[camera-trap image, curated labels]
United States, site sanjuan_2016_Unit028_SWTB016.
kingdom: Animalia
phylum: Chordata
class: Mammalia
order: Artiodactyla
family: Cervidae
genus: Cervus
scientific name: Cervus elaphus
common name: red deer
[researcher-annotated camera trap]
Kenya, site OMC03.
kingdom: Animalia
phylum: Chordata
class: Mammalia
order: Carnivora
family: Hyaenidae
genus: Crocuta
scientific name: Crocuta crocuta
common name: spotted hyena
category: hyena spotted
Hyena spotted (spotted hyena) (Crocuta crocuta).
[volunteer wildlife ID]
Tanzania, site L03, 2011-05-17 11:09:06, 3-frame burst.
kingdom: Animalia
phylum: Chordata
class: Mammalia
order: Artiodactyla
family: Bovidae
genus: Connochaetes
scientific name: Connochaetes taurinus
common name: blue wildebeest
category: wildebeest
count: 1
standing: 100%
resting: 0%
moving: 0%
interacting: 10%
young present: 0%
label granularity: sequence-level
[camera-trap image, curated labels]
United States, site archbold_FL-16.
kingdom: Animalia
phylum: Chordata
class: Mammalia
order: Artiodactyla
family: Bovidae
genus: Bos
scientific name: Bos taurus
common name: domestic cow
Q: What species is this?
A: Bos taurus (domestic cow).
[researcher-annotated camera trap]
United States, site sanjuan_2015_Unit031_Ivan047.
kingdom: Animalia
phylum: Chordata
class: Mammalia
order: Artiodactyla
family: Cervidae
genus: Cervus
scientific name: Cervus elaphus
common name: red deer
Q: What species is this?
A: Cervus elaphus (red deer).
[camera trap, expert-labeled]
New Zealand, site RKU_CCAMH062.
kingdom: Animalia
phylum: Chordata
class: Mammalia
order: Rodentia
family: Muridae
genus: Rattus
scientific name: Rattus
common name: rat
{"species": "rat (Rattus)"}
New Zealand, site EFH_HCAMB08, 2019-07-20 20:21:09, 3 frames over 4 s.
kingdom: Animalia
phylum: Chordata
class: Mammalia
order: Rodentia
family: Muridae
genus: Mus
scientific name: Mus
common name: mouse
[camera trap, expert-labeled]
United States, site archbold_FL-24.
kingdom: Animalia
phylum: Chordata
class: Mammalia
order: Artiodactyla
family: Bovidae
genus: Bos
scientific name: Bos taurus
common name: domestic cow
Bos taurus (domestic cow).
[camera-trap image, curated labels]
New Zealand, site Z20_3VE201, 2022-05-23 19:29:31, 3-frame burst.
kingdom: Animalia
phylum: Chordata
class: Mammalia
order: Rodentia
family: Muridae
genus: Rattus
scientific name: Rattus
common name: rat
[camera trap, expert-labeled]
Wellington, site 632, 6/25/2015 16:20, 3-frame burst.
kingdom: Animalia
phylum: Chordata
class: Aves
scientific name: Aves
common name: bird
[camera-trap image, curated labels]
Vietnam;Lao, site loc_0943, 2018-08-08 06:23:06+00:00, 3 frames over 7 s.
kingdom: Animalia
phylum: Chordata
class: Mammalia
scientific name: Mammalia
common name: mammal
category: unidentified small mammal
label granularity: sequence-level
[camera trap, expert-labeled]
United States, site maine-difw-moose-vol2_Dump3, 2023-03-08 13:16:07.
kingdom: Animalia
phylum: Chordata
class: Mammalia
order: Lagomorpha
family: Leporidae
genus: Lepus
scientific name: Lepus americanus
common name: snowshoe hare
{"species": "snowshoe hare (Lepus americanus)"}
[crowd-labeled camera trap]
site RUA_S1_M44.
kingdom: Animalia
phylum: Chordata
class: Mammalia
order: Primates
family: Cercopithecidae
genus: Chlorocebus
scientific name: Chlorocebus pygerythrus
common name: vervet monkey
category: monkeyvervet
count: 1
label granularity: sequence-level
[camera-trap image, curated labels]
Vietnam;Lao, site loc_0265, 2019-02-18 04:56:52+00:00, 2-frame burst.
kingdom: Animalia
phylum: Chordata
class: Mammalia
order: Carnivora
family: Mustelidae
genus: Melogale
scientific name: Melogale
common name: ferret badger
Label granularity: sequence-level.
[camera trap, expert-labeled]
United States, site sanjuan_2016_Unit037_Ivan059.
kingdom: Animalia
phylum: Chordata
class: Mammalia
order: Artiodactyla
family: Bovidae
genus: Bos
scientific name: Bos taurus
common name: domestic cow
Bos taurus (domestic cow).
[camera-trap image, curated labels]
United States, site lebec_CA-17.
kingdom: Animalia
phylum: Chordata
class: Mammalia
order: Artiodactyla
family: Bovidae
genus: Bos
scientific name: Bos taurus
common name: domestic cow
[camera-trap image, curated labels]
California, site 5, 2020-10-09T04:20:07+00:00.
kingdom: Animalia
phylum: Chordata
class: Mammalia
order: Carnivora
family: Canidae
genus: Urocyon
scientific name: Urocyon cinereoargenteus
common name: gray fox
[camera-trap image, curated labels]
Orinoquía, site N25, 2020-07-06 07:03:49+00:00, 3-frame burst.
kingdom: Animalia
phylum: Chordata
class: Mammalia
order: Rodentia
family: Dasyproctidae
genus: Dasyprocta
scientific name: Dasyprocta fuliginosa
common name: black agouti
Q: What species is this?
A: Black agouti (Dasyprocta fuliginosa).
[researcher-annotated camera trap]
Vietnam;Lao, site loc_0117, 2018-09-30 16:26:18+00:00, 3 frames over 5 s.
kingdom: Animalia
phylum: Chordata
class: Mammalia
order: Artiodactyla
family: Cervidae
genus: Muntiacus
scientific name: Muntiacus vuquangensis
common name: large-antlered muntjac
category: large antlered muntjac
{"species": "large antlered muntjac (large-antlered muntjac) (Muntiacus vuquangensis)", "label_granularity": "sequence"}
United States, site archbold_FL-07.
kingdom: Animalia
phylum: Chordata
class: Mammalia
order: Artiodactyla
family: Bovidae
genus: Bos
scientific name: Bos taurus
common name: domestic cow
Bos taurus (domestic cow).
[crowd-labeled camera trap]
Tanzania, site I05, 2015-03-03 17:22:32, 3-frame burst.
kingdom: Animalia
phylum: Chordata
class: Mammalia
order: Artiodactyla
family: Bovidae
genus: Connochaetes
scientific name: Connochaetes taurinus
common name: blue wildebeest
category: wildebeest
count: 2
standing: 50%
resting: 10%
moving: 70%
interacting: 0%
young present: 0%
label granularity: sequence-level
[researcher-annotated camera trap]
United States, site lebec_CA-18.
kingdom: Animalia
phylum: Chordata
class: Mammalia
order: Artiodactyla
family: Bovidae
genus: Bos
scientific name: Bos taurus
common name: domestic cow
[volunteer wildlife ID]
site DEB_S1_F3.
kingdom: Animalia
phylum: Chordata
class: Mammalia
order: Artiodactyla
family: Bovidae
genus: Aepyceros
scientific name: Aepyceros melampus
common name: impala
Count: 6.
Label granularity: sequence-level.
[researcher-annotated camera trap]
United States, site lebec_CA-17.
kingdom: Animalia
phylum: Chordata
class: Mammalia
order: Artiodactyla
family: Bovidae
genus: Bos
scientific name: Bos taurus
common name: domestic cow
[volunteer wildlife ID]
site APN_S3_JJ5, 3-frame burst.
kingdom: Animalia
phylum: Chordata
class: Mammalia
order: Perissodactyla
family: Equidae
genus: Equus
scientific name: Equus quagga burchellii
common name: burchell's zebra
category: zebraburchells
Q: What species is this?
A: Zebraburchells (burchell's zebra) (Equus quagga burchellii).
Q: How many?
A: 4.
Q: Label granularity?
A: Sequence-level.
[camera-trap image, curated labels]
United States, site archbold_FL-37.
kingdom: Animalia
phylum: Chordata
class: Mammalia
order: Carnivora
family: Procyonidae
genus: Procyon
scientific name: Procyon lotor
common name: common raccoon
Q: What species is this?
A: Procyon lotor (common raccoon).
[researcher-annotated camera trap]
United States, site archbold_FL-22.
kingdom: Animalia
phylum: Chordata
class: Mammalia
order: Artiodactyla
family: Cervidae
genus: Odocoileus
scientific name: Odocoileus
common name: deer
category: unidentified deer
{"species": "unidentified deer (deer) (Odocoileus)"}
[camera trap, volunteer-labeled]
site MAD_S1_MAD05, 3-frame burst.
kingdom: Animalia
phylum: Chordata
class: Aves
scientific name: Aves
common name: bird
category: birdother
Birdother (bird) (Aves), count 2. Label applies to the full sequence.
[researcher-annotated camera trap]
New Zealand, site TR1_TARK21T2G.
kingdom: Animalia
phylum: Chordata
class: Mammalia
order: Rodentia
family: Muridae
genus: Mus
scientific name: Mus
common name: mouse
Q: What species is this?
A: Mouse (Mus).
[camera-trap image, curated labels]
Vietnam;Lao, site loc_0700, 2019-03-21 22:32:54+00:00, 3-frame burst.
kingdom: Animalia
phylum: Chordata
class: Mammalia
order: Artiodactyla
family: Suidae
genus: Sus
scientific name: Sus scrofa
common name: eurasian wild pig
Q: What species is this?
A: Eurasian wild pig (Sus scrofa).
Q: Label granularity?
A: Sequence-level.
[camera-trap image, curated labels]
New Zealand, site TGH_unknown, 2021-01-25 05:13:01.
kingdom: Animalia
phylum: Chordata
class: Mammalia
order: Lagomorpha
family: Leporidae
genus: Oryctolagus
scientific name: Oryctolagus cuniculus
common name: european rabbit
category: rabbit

···

#### WHAT YOU WILL DO:
In the records above, the line with "A: Procyon lotor (common raccoon)." marks the start and the line with "category: unidentified deer" marks the end; copy that stretch exactly, both lines included, and nothing else.

#### ANSWER FOR THIS EXERCISE:
A: Procyon lotor (common raccoon).
[researcher-annotated camera trap]
United States, site archbold_FL-22.
kingdom: Animalia
phylum: Chordata
class: Mammalia
order: Artiodactyla
family: Cervidae
genus: Odocoileus
scientific name: Odocoileus
common name: deer
category: unidentified deer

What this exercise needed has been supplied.